When you talk to them about it, talk about the benefits in the beginning. Don't talk about the wisdom of moving. Sell the sizzle. Not the steak.

You'll probably fairly early in your description have to say, "Mom! Dad! Just listen to me tell you about it! I can't even tell you how I worry about you! JUST LISTEN! Don't say no until you hear me out!"

Stress that all they'll do is leave their house one morning and move in to the ALF an hour later. EVERYTHING will be taken care the background for them. Their home...their clothes..,their furnishings...everything. They are going to have valet and butler service through the whole move.

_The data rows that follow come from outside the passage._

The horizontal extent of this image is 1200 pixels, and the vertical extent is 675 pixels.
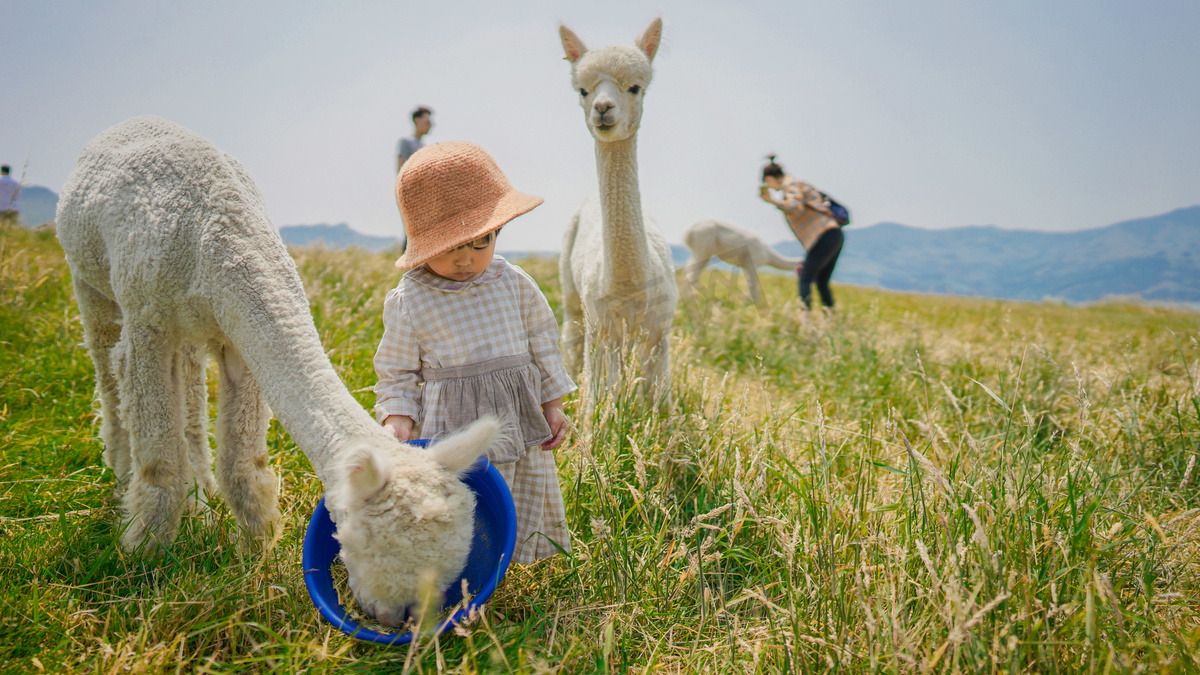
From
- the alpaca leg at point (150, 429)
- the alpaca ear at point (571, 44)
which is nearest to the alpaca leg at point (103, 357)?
the alpaca leg at point (150, 429)

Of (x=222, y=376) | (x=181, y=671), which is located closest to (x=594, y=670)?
(x=181, y=671)

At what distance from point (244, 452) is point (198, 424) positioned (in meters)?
0.34

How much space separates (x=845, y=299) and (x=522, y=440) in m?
10.1

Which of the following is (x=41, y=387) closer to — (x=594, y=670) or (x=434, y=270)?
(x=434, y=270)

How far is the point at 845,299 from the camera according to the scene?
11203mm

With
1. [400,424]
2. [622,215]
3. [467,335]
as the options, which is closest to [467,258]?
[467,335]

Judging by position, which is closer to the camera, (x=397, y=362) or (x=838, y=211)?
(x=397, y=362)

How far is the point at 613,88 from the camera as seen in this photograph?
11.0ft

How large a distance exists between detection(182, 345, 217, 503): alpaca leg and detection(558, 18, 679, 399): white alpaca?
1.69 metres

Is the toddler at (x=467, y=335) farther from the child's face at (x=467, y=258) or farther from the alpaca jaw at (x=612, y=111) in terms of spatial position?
the alpaca jaw at (x=612, y=111)

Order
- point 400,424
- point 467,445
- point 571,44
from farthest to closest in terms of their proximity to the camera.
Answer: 1. point 571,44
2. point 400,424
3. point 467,445

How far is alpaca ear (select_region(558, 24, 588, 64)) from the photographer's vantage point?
3.71 m

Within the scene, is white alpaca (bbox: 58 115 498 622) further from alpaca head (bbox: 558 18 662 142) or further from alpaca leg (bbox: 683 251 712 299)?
alpaca leg (bbox: 683 251 712 299)

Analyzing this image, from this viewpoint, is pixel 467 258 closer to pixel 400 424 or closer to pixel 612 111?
pixel 400 424
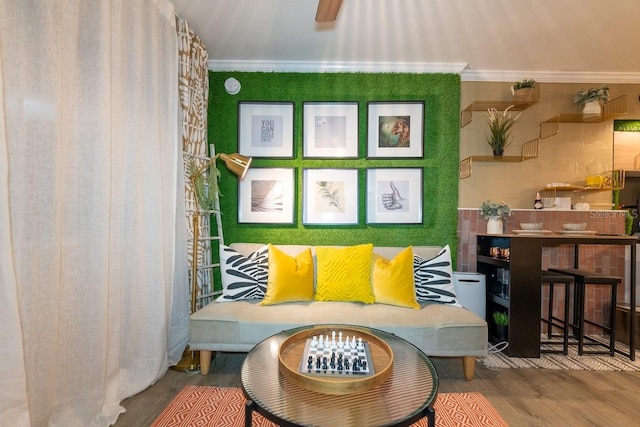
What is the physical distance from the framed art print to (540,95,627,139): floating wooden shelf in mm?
1298

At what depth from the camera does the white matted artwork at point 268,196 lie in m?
2.99

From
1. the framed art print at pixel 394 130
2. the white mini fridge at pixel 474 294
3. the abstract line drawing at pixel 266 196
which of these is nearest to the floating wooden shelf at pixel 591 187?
the white mini fridge at pixel 474 294

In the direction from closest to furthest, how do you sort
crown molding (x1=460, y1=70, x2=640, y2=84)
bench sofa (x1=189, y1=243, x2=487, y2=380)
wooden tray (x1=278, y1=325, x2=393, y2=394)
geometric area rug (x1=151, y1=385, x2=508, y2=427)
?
wooden tray (x1=278, y1=325, x2=393, y2=394)
geometric area rug (x1=151, y1=385, x2=508, y2=427)
bench sofa (x1=189, y1=243, x2=487, y2=380)
crown molding (x1=460, y1=70, x2=640, y2=84)

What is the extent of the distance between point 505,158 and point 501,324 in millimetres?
1571

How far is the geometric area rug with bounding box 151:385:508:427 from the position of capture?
5.22 ft

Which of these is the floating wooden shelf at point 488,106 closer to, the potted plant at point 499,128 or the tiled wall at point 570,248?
the potted plant at point 499,128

In advance of your meeting, spend a few hours organizing your thoughts in bullet points on paper to take with you. List all the sizzle. Describe what their day would be like. Sell the benefits.

Think of what their objections will be. List them. And counterpoint your argument. In other words, what will you say to:

"We're NOT going ANYWHERE." ("Dad, just listen. I've gone to a lot of trouble to find this great place. Let me tell you about it!")
"We can't afford it." ("Let's not rule it out until we've looked at everything.")
"OMG! It's too much work!" (No, it really isn't. Walk out your front door to your new home. It'll be just that easy.")

Take dad on a little guilt trip. "Dad, mom would have some company...really nice programs to go to if she (and you) wanted to...healthy eating...women are more social than men. She's been soooo ISOLATED."

Expect them to say no. Before you go, make an appointment for the next week at the facility. "Okay, you can say no. But I want you both to come take a tour next Tuesday. I'll pick you up at 10 AM." Then get there at 8:30 to get them ready. Ha! "Do this one thing for me just because you love me. Come have a look."

Let the Admissions Coordinator know to sell the sizzle as well. A room tour. A tour of activity rooms. The current social calendar. Introductions to a few residents. The outside grounds. Yada yada yada.